Saved entries

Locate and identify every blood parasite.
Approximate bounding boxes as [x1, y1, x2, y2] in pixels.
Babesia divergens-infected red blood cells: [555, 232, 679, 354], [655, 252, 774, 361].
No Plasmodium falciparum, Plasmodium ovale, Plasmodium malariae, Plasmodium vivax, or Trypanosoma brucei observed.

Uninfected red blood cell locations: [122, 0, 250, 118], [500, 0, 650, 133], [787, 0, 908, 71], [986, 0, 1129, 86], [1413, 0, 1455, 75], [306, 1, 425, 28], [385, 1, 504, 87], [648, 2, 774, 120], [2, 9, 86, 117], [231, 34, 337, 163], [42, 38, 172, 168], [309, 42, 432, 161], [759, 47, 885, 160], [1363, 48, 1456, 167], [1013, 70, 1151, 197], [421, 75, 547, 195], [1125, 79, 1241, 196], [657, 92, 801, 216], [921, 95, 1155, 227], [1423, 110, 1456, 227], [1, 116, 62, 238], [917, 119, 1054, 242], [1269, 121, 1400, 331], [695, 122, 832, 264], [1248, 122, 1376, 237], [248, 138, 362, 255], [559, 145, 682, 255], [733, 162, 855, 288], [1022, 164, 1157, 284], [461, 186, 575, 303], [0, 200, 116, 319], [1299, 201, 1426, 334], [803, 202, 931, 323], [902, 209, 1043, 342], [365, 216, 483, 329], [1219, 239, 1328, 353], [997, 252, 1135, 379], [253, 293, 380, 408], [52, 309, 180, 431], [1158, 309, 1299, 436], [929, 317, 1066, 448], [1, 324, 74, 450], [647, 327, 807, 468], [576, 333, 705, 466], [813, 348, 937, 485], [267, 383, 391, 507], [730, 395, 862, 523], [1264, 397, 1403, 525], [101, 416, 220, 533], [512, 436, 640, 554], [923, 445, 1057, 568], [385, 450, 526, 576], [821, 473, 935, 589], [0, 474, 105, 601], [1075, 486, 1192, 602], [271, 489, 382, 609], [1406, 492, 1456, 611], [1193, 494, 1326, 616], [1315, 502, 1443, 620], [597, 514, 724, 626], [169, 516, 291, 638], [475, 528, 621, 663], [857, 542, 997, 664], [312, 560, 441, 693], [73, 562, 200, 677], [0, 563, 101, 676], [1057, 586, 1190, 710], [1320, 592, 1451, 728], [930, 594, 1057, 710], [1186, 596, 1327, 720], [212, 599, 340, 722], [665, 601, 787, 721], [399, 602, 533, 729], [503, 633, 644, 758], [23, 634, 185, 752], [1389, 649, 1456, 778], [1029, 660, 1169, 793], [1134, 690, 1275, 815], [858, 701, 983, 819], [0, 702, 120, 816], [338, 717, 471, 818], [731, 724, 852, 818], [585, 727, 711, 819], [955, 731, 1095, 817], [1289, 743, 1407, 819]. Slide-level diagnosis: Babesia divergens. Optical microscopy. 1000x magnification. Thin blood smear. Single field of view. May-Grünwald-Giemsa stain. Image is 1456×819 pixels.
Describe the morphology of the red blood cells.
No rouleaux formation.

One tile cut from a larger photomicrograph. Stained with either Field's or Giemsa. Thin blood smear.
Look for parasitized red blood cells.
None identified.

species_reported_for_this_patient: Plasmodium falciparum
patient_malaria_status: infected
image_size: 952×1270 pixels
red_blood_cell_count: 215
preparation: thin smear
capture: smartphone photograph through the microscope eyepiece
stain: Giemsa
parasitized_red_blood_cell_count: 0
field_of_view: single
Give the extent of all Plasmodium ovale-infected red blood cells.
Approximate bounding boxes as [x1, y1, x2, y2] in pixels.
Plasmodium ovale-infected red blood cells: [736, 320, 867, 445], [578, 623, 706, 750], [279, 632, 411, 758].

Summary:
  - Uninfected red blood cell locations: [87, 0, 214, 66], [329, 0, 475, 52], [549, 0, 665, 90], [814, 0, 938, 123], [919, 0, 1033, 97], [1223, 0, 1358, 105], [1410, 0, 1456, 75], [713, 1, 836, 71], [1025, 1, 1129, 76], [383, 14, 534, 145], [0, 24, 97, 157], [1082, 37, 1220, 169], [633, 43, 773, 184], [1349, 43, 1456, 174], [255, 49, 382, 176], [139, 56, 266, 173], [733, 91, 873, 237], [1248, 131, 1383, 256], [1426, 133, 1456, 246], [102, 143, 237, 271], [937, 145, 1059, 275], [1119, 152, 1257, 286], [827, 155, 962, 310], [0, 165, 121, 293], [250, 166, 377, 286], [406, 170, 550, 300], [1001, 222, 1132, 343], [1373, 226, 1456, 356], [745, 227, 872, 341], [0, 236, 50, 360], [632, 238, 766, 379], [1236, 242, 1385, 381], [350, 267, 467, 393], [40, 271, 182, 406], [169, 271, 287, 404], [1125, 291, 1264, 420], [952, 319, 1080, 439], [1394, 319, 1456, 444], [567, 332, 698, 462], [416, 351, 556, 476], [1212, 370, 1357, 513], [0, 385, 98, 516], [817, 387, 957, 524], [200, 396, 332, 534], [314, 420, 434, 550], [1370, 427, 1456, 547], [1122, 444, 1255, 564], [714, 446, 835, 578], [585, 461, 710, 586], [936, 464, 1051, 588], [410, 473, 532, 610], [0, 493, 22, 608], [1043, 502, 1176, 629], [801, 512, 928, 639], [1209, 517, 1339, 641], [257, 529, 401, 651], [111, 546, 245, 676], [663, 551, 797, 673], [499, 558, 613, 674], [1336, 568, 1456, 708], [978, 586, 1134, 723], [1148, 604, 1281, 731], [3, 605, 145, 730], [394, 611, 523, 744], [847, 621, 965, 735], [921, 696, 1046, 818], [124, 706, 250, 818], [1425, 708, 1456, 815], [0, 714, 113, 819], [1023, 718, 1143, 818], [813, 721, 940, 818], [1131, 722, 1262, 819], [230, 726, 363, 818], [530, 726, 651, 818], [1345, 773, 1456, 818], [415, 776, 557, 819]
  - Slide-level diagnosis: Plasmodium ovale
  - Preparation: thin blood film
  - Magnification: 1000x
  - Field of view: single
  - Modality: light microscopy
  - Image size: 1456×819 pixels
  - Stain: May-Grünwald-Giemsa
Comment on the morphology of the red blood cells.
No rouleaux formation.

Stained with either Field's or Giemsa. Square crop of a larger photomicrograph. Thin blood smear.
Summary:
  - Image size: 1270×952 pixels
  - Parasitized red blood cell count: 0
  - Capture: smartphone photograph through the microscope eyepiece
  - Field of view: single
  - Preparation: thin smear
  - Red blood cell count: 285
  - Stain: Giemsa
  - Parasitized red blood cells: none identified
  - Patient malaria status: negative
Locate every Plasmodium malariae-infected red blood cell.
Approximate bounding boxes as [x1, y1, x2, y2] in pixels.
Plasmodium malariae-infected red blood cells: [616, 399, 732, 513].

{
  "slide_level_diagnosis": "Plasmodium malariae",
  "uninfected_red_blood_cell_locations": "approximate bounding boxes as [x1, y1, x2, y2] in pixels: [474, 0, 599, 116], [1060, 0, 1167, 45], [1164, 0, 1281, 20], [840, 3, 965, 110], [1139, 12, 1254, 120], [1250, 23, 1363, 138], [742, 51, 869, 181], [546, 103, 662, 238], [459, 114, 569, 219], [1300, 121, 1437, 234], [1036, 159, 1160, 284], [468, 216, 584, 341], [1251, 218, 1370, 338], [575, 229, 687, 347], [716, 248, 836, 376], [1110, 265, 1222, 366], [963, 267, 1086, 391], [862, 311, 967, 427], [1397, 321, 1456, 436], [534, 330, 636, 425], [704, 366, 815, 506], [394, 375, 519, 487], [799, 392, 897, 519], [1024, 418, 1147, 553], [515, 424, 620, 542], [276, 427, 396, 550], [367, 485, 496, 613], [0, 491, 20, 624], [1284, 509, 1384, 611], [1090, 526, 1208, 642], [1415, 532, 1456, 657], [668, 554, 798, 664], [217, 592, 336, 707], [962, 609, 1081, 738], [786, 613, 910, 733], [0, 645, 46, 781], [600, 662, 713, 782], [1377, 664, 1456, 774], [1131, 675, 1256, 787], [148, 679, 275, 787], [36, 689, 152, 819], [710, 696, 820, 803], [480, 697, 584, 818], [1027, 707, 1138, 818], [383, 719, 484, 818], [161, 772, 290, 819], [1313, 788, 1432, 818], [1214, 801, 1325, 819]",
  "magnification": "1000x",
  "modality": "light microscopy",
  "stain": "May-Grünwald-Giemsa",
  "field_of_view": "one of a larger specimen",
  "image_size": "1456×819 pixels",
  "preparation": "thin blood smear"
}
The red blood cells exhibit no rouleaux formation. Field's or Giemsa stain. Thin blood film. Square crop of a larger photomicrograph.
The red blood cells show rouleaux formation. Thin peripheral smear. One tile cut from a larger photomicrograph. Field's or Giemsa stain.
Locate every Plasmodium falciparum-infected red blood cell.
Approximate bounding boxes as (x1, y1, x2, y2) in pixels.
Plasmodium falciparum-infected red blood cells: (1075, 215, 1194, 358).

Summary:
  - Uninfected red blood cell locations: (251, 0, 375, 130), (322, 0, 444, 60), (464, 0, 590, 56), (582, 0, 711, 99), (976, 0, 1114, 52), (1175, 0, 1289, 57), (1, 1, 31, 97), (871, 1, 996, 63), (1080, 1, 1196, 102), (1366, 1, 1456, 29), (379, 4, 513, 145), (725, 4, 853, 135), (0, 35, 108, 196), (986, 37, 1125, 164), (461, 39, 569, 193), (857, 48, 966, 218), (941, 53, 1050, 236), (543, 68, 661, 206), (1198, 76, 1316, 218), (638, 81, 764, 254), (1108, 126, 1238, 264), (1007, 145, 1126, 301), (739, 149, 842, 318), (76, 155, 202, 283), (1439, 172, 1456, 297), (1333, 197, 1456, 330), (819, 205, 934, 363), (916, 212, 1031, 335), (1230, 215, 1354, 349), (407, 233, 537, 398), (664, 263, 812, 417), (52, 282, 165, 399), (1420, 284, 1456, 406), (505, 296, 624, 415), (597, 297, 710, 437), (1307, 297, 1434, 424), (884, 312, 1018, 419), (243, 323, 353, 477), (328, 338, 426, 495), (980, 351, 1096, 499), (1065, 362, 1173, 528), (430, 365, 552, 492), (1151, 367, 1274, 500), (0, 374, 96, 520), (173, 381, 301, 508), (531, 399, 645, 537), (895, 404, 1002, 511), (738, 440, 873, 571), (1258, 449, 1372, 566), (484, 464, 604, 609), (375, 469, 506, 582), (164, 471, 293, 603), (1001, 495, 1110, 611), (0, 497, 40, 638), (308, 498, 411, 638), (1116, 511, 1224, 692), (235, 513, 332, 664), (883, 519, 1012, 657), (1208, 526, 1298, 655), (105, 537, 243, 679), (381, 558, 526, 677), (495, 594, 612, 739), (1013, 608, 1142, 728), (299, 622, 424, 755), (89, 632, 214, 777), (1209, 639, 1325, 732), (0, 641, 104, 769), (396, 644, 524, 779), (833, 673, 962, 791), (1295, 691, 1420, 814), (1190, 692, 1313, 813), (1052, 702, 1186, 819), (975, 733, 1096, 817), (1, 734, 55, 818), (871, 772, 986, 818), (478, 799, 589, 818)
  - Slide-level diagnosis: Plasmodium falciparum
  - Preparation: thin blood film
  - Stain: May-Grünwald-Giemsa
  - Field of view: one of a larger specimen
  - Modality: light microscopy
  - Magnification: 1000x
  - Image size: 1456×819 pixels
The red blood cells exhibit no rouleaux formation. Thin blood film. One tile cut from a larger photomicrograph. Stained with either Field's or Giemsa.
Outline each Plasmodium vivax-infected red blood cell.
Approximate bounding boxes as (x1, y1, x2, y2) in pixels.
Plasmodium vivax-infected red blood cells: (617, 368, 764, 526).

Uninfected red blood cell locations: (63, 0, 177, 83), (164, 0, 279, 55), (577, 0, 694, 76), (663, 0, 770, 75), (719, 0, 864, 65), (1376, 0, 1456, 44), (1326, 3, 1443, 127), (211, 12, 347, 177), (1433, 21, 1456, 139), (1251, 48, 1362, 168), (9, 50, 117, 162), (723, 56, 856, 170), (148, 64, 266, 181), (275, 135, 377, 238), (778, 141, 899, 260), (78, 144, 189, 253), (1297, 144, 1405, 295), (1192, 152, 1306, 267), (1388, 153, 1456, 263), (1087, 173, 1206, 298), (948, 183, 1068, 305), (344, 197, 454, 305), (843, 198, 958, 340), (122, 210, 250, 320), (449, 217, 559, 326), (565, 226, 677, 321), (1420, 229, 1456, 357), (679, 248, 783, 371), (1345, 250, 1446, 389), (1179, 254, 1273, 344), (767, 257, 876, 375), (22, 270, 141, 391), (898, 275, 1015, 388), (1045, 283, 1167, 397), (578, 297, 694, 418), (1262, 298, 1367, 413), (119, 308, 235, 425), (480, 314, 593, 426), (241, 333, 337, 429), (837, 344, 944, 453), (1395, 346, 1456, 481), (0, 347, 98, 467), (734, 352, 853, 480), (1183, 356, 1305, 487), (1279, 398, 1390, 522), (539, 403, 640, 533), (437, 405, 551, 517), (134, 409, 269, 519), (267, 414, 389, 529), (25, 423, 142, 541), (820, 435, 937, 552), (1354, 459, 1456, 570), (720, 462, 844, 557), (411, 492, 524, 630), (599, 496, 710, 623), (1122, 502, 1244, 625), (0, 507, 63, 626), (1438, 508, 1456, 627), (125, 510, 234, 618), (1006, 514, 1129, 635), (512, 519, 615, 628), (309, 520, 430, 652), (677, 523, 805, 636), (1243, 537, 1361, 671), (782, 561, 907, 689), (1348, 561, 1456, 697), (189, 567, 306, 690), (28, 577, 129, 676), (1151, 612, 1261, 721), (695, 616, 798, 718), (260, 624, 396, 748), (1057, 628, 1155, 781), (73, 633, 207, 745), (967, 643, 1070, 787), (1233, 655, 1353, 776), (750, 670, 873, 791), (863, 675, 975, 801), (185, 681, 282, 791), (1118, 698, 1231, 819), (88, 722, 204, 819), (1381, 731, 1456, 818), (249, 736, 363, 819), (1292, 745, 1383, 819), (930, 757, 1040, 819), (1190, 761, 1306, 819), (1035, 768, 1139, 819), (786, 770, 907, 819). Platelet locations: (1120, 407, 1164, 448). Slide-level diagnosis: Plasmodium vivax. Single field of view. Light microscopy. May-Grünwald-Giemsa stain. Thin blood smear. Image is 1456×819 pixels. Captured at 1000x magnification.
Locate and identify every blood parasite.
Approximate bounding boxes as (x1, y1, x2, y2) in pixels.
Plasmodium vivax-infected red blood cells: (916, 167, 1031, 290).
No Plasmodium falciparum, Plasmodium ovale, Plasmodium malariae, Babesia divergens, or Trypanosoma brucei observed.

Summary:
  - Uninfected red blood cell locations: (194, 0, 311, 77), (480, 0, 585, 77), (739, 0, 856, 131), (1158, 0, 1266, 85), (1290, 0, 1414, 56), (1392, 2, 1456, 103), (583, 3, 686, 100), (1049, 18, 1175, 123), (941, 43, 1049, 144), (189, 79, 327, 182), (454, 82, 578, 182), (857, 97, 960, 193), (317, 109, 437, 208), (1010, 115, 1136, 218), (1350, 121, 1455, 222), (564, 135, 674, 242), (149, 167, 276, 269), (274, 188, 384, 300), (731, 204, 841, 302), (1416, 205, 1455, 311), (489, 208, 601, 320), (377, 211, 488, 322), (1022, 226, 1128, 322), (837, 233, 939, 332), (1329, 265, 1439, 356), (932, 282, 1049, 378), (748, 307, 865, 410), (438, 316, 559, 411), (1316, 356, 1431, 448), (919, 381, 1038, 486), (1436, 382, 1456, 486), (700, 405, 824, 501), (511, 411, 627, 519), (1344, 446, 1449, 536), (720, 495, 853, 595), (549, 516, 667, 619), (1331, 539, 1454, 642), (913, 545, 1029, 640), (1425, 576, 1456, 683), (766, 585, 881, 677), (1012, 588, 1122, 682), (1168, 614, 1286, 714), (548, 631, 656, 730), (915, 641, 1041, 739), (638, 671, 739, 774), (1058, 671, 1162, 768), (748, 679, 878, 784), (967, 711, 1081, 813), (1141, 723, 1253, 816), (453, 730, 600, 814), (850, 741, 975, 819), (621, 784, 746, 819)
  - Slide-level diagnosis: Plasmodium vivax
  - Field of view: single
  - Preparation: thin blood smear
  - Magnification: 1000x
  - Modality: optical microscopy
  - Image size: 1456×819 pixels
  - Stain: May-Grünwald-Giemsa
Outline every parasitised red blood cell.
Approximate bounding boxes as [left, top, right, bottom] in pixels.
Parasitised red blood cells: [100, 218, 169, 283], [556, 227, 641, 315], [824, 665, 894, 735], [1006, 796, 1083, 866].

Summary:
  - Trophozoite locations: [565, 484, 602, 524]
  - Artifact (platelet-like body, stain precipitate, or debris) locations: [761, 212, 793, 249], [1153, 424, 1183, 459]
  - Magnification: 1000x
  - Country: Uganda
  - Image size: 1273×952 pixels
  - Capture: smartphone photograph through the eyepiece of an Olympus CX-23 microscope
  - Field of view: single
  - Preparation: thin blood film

» Goal of the exercise
Using the data above, print exactly the lines from the line that contains "image_size: 952×1270 pixels" through the line that contains "Give the extent", with both included.

» Solution
image_size: 952×1270 pixels
red_blood_cell_count: 215
preparation: thin smear
capture: smartphone photograph through the microscope eyepiece
stain: Giemsa
parasitized_red_blood_cell_count: 0
field_of_view: single
Give the extent of all Plasmodium ovale-infected red blood cells.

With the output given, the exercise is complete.